Por supuesto, hay versiones chinas que también ofrecen algo parecido. No con la garantía ni la confiabilidad que entrega Philips, pero a menos de la mitad del precio y con resultados similares. Este, que se vende en Mercado Libre, tiene un diseño casi idéntico al SmartSleep y cuenta además con un puerto USB que funciona como cargador para celulares u otros dispositivos. Y al igual que el modelo de Philips, tiene además una modalidad “atardecer”, opuesta al amanecer y diseñada para quienes tienen problemas para quedarse dormidos. En vez de aumentar la luz, esta opción la va disminuyendo de a poco, aumentando así la secreción de melatonina e induciendo el sueño con más suavidad.

Despertador con luz de amanecer Homegardentoys


Diseño y funcionalidades

Como la inteligencia humana no parece suficiente —o la gente no quiere utilizarla—, entonces los objetos también deben pensar o actuar por nosotros. Y los despertadores no se han salvado de este proceso.

El Lenovo Smart Clock, uno de los relojes más reputados en esta categoría, viene con el Asistente de Google incluido, por lo tanto puedes encenderlo, apagarlo y ajustarlo solo con la voz, además de sincronizarlo con otros aparatos del sistema Google Home.

Da la hora, el clima y la fecha al mismo tiempo, en una pantalla digital sencilla y vistosa. También funciona como parlante Bluetooth y viene con una salida USB para cargar celulares y dispositivos. Podría ser más barato —tiene costos de envío—, pero su diseño moderno, la facilidad de configuración y su “inteligencia” hacen que valga su precio para quienes quieran despertar hablando y no buscando un botón en la oscuridad.

Lenovo Smart Clock


Algo más tradicional, aunque en un formato no tan convencional, es lo que tiene la radio reloj Sony ICF-C1. Un cuadrado casi perfecto, con una pantalla LED que se ve bien de día pero que no distrae de noche —y cuyo brillo además se puede regular—, y que dentro trae lo que al público más clásico le gusta: una radio AM/FM con sintonizador manual.

La alarma puede ser despertar con la voz del locutor o locutora matinal preferido o también un leve zumbido que vaya aumentando de a poco. Se conecta a la corriente pero incluye una batería interna en caso de apagones o cortes de luz.

Radio reloj Sony ICF-C1


Para los más excéntricos, Maxell tiene una radio reloj digital, con conexión Bluetooth para usarla también de parlante, que incluye un pequeño foco que proyecta la hora en la pared o el techo. ¿Para qué sirve eso? No lo sabemos, pero hay gente para todo, y quizá haya algunos que gusten de despertarse viendo números gigantes de colores.
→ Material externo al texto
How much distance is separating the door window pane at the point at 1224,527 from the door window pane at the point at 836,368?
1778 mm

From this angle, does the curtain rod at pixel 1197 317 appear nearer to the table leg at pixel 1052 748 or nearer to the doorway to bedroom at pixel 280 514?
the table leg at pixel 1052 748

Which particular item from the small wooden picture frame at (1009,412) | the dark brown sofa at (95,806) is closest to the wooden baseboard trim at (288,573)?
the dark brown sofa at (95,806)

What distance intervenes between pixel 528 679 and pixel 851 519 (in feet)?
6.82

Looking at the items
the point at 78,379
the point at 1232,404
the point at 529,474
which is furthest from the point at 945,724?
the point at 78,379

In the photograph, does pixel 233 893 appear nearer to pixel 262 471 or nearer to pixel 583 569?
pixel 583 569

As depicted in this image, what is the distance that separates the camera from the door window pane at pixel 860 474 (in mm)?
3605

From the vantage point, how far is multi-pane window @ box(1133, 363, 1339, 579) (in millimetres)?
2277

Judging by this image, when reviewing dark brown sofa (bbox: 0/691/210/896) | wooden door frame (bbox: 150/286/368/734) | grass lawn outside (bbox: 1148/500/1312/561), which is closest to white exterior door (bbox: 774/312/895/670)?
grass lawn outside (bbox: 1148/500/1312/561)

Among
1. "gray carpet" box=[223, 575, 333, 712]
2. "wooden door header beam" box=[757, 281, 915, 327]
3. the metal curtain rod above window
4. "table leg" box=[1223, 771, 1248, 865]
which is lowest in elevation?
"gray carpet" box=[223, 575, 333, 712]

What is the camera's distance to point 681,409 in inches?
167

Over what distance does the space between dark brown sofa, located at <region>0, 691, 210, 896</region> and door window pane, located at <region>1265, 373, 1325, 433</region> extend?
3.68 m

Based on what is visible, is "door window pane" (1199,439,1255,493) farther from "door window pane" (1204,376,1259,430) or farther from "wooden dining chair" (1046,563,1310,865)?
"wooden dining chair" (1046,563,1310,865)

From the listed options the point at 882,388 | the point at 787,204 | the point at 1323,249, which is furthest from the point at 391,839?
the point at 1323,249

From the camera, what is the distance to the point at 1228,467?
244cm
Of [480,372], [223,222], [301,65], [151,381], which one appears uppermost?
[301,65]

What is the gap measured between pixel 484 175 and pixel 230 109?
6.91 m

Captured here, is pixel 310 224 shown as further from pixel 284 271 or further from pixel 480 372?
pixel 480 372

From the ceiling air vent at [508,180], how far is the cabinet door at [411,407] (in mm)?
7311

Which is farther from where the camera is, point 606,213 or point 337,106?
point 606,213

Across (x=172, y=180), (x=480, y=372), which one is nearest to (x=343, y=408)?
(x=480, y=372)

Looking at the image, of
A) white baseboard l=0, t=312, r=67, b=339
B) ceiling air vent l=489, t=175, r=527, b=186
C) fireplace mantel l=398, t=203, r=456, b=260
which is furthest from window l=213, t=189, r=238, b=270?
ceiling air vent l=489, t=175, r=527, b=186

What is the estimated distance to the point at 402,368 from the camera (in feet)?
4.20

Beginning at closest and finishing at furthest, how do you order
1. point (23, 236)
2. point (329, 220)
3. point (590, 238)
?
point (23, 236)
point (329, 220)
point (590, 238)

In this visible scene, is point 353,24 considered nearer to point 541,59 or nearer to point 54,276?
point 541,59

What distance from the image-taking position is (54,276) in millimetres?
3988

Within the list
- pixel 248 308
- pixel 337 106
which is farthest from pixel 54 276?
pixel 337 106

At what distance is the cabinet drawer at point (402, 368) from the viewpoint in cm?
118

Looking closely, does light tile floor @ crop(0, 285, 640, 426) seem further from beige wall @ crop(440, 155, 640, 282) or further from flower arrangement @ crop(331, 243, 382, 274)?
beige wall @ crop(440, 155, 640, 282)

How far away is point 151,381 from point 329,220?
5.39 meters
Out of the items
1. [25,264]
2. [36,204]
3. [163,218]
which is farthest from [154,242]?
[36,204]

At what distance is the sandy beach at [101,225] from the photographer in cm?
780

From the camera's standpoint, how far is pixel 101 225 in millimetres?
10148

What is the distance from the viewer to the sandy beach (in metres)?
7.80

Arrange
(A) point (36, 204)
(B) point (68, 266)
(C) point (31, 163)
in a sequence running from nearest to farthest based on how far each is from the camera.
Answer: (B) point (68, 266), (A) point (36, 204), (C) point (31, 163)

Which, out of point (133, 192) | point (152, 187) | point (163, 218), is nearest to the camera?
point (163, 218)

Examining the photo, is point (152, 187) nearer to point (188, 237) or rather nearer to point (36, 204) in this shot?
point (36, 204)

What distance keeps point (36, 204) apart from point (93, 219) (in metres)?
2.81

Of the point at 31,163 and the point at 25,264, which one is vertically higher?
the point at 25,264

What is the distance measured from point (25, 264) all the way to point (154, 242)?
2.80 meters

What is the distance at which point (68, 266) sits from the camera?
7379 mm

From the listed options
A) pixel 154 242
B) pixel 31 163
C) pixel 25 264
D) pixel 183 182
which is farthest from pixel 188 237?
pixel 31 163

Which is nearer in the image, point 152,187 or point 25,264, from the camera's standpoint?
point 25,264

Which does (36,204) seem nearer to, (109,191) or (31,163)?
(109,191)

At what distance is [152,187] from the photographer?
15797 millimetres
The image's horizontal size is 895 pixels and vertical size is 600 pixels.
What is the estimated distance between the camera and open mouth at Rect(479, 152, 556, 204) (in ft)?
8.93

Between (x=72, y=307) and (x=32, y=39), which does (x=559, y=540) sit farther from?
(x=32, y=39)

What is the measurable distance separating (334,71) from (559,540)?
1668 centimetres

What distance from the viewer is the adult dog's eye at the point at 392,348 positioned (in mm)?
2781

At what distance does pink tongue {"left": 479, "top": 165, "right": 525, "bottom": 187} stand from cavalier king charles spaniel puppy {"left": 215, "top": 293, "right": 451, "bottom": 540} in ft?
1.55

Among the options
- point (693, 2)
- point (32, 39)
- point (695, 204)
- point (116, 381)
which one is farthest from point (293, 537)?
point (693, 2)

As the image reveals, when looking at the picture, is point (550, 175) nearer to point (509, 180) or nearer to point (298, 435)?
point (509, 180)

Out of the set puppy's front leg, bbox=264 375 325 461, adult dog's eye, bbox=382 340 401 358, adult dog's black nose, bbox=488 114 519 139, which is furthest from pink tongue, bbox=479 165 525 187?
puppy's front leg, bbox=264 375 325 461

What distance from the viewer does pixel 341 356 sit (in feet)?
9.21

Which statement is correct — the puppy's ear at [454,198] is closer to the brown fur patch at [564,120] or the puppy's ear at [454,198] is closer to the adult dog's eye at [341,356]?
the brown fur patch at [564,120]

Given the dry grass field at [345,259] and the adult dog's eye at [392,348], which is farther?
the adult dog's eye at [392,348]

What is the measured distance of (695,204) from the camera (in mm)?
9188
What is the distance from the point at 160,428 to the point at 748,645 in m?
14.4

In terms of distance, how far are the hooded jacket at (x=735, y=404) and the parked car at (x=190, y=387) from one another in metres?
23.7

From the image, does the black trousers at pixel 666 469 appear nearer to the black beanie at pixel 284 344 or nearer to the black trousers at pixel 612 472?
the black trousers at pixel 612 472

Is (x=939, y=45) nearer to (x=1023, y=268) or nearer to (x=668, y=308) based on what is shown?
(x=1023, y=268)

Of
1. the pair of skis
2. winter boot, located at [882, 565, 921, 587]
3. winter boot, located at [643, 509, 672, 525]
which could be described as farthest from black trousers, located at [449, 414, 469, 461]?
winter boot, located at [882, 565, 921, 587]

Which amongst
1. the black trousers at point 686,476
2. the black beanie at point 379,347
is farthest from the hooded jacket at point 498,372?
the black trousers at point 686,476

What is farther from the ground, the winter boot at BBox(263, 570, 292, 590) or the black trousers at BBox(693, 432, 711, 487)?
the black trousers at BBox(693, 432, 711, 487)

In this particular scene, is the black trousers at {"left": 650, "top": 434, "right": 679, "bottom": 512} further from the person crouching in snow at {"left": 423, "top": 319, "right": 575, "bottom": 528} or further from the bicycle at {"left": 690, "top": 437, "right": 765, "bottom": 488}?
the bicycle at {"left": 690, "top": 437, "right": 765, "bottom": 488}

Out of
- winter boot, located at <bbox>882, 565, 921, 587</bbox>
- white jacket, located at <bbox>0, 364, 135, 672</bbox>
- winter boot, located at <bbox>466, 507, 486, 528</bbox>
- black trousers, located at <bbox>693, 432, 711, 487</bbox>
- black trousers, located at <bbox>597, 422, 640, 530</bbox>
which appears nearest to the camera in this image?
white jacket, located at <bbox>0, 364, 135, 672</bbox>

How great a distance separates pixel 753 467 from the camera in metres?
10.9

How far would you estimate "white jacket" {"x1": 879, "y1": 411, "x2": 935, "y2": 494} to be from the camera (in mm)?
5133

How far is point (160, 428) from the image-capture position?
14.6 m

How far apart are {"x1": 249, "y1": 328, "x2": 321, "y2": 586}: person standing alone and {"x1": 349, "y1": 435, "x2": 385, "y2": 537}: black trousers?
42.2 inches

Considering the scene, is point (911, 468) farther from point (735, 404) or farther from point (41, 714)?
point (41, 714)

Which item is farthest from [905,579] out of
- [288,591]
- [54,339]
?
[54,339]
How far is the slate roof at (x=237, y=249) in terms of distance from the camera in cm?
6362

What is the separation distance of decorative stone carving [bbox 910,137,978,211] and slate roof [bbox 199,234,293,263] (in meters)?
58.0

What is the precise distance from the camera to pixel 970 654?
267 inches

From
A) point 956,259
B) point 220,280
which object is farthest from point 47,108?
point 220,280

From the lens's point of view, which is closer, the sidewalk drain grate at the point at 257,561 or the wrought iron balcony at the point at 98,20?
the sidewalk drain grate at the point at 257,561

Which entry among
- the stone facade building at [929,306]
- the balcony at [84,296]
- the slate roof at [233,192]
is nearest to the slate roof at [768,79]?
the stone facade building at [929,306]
Radio reloj Maxell con Bluetooth y proyector


Y por último, si la digitalización te tiene aburrido, la marca Karlsson tiene varios despertadores sencillos, análogos y elegantes, que funcionan a pilas y que le darán conservadurismo y decencia a tu velador. Si no te molesta el tic tac ni tampoco una alarma convencional —o eres capaz de soportarlos a costa de un diseño sobrio y distinguido— entonces es el reloj que estabas buscando.

Reloj despertador análogo Karlsson Lofty


*Los precios de los productos en este artículo están actualizados al 10 de mayo de 2021. Los valores y su disponibilidad pueden cambiar.